* Short problem 1:
According to the case study on Mikrogrup's product culture, in what year did the work with Mikrogrup begin?
* Short problem 2:
Reproduce, word for word, the lines of the records that run from the line containing "target: handbag/satchels" through the end of the records, inclusive.

* Text excerpt:
• • • • • • •

Putting Product Culture at the Core of Customer-Centric Transformation

2021 – 2022


This is the story of how we advanced the customer-centered transformation in a 30+ years old B2B software company by refreshing the product culture.

Our story with Mikrogrup began in 2019 when we embarked on a journey to design and activate the unique customer-centric transformation model (MOM) for the company. This model triggered the change from corporate strategy to daily practices on multiple levels. In 2021, our next step in the journey was to design critical interventions to accelerate this transformation. Knowing that product teams are the ultimate driving force behind an organization’s customer-centric transformation, we teamed up with them to create a customer-driven product culture that would shift the mindset, transform the practices, and change how we serve our customers.

The Mikrogrup story showcases how changing the product culture would turn customer-centricity into a common agenda for all key stakeholders across an organization.

The Challenge

How might we transform the product culture to accelerate the customer-centric transformation?

In a nutshell...

1- Create an insight-led and multi-stakeholder product development process

2- Create a common language and understanding around customer-centricity

3- Innovate new tools and mechanisms to harvest customer insights

4- Initiate customer-centric dialogues across the organization

The Story

Putting Product Culture at the Core of Customer-Centric Transformation

Looking through the last 25 years of Fortune 500 lists, you would see two significant changes. First, companies at the top of the list have changed dramatically. Second, even though there were lots of companies offering ‘superior’ technology, the ones that thrived were the ones that put customers at the center of their operations. Many companies claim to be customer-centric today, yet something always feels missing. From culture to strategy, customer-centricity should be at the core of an organization; it should unite all departments in a common ‘customer’ agenda and enable them to collaborate and create disruptive innovations around customers’ unmet needs.

• • • • • • •

* Material shown:
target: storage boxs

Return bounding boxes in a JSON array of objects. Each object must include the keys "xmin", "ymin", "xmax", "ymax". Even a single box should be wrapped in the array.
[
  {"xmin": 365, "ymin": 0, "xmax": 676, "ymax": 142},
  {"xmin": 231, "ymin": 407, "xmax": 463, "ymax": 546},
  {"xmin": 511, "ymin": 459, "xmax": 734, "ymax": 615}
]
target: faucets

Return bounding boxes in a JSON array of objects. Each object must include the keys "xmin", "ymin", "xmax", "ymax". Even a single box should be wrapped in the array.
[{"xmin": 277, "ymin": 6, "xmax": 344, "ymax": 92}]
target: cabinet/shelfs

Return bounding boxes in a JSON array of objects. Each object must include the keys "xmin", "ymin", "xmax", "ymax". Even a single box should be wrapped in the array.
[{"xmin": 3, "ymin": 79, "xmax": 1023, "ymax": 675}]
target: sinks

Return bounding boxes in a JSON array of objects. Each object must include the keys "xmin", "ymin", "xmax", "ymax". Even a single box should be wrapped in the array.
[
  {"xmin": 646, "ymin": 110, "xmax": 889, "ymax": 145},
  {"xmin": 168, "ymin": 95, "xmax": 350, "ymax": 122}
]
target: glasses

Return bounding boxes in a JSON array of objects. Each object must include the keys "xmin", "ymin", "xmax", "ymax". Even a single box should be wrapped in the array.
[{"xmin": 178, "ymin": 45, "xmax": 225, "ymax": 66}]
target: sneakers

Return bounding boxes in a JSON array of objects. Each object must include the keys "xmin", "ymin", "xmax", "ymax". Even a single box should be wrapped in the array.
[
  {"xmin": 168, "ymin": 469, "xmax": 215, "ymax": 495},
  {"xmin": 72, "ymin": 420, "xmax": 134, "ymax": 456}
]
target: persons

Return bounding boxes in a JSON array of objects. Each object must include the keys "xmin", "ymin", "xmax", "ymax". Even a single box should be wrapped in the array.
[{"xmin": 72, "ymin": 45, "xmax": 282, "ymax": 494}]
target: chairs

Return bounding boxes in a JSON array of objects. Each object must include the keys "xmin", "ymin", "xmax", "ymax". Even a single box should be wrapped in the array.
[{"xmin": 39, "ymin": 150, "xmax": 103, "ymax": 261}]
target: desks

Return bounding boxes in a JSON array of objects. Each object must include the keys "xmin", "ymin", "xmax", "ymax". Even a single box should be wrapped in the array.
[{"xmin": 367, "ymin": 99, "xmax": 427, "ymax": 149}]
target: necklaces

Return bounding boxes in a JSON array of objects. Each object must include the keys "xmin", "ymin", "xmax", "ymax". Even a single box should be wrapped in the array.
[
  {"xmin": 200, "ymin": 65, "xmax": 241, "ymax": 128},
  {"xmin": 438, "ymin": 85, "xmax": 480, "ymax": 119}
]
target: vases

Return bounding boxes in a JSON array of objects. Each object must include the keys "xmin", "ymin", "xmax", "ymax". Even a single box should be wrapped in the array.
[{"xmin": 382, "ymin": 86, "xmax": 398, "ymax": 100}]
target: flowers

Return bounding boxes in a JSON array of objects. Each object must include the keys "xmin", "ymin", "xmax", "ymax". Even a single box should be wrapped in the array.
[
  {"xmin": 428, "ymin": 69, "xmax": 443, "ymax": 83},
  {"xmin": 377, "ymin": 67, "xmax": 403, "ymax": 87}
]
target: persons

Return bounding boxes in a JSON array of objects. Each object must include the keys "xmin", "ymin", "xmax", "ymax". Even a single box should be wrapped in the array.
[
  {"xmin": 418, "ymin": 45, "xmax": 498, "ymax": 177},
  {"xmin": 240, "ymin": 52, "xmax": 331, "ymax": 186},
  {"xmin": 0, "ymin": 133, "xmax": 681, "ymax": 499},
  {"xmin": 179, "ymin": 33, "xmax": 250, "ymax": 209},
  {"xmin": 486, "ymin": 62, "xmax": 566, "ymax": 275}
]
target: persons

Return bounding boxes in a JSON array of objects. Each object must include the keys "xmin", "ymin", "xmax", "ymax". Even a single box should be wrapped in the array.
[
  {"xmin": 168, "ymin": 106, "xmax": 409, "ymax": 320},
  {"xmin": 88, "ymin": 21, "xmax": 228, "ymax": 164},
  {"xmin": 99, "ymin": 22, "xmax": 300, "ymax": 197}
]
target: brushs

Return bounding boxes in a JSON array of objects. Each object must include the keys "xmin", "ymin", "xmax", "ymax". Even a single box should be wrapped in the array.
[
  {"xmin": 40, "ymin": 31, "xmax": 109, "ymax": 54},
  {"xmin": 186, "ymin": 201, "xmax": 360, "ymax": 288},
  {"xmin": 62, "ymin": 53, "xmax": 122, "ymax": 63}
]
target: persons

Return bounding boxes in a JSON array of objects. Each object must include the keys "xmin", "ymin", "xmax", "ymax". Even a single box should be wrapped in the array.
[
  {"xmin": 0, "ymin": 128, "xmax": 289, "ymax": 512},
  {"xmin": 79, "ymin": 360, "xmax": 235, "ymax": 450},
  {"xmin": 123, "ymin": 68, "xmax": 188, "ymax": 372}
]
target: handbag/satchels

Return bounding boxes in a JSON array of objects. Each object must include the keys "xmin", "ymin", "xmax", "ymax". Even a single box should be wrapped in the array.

• • • • • • •

* Response 1:
2019

* Response 2:
target: handbag/satchels

Return bounding boxes in a JSON array of objects. Each object must include the keys "xmin", "ymin", "xmax", "ymax". Even a single box should be wrapped in the array.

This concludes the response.